» Problem description:
Return each line of the records below that contains the word "competencias".

» Records provided:
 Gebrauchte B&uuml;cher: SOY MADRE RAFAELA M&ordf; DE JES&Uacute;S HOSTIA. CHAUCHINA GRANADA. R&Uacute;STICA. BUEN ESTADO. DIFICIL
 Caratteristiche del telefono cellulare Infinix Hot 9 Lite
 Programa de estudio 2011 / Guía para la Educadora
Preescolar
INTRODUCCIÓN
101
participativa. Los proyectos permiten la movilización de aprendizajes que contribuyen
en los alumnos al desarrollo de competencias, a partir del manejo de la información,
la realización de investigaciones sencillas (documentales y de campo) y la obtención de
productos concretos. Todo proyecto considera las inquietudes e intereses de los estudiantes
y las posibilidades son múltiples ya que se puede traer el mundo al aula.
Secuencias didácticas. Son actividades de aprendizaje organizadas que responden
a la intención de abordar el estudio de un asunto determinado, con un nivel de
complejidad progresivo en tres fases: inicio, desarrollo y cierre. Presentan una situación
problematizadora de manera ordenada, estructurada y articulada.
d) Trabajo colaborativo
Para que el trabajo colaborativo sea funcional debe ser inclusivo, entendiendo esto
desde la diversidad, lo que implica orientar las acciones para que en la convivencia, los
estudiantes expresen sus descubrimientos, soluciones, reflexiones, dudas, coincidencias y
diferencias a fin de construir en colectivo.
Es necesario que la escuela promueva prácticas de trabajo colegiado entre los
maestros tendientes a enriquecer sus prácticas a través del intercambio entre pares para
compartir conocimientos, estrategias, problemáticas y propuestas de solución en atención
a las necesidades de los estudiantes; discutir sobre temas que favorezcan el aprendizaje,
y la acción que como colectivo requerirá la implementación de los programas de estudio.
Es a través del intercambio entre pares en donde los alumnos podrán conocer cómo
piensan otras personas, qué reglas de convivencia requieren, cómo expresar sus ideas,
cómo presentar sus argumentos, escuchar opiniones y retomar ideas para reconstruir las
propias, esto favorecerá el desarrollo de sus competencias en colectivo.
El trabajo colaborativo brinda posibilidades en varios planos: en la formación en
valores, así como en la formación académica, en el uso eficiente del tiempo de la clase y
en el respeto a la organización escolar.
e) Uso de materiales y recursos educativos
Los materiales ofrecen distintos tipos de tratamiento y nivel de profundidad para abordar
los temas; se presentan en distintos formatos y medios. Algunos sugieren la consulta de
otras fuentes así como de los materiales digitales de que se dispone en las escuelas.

---

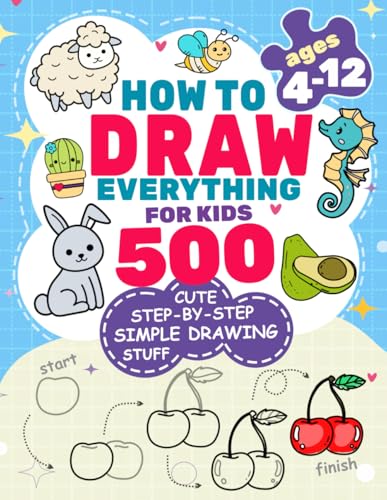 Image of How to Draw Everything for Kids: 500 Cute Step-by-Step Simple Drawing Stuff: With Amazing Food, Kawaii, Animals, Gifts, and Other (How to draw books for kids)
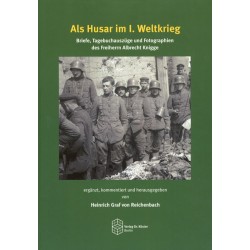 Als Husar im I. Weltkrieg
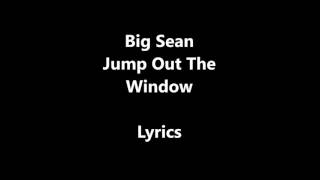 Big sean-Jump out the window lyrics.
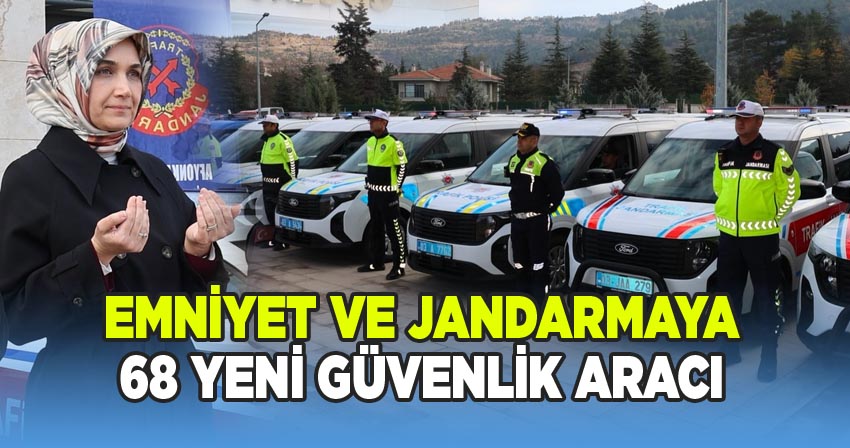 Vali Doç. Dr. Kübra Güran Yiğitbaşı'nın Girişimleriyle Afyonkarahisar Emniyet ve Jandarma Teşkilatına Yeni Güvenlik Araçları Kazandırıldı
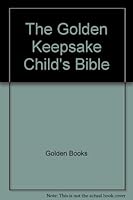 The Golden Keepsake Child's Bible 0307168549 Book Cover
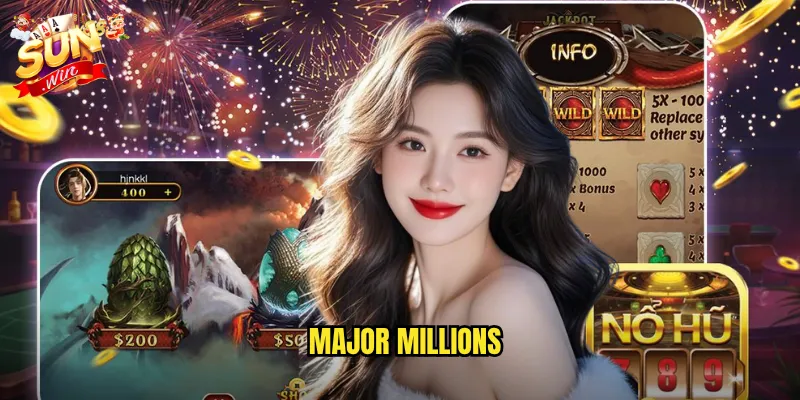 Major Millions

» Written solution:
en los alumnos al desarrollo de competencias, a partir del manejo de la información,
propias, esto favorecerá el desarrollo de sus competencias en colectivo.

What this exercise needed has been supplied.